Exercise directions ->
Can you reproduce the passage on geopolitics and geoeconomics between "We must, then, reconsider" and "and across borders.", inclusive, changing "interplay" to "relationship"?

Passage ->
In addition, both Harvey’s and Arrighi’s approaches oversimplify complexities in the workings of capitalist and territorial logics of power. For instance, as we will note in the case study below, it is not possible to separate China’s overseas expansion via the “One Belt, One Road” (OBOR) strategy into capitalist or state imperatives (à la Harvey) or into territorial or non-territorial state policies (à la Arrighi). 6 As Morrissey’s (2017) close analysis of the operation of the United States Central Command (CENTCOM) shows, the effective employment of geopolitical volatility and geoeconomic deterrence demonstrates the complex entanglement of territorial, geopolitical, and geoeconomic practices and interests, defying the two-logics framework of Harvey and Arrighi. In sum, while both Arrighi and Harvey’s studies of the relationship between capitalism and territory contribute enormously to the theory of GPE, they fail to fully explain or adequately theorize the political-economic dynamics of the production of state space. 7
Geoeconomics > Geopolitics?
We must, then, reconsider the interplay between geopolitical and geoeconomic logics of power. By most accounts, the geopolitical logic of power is related to the management and maintenance of territorial integrity. On the other hand, the geoeconomic logic is a wider set of economic practices, strategies, and imaginaries—not necessarily dictated by the capitalist imperative—working both within territories and across borders.

Supplied information ->
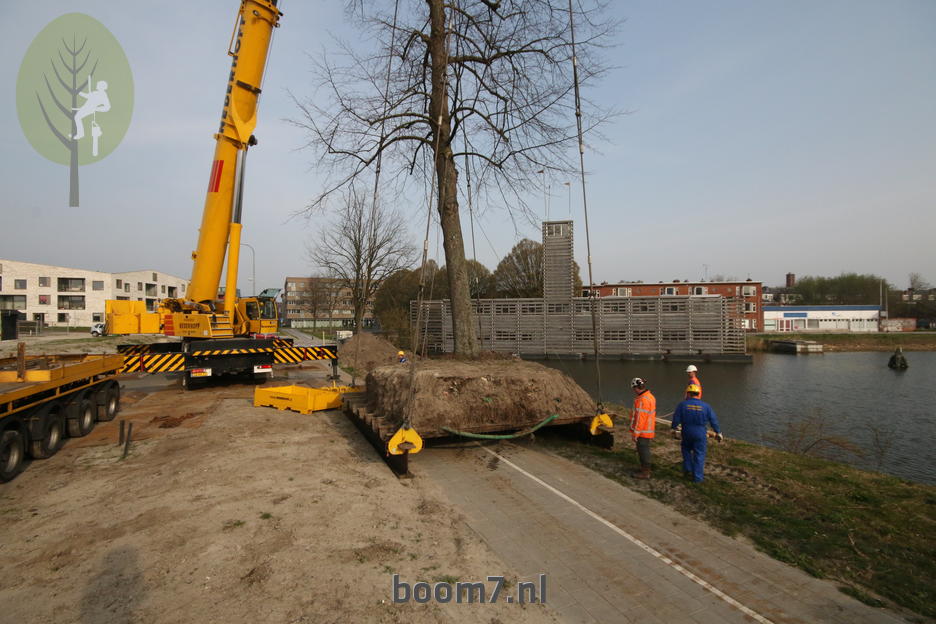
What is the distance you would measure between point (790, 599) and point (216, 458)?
7.03m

Response to this exercise ->
We must, then, reconsider the relationship between geopolitical and geoeconomic logics of power. By most accounts, the geopolitical logic of power is related to the management and maintenance of territorial integrity. On the other hand, the geoeconomic logic is a wider set of economic practices, strategies, and imaginaries—not necessarily dictated by the capitalist imperative—working both within territories and across borders.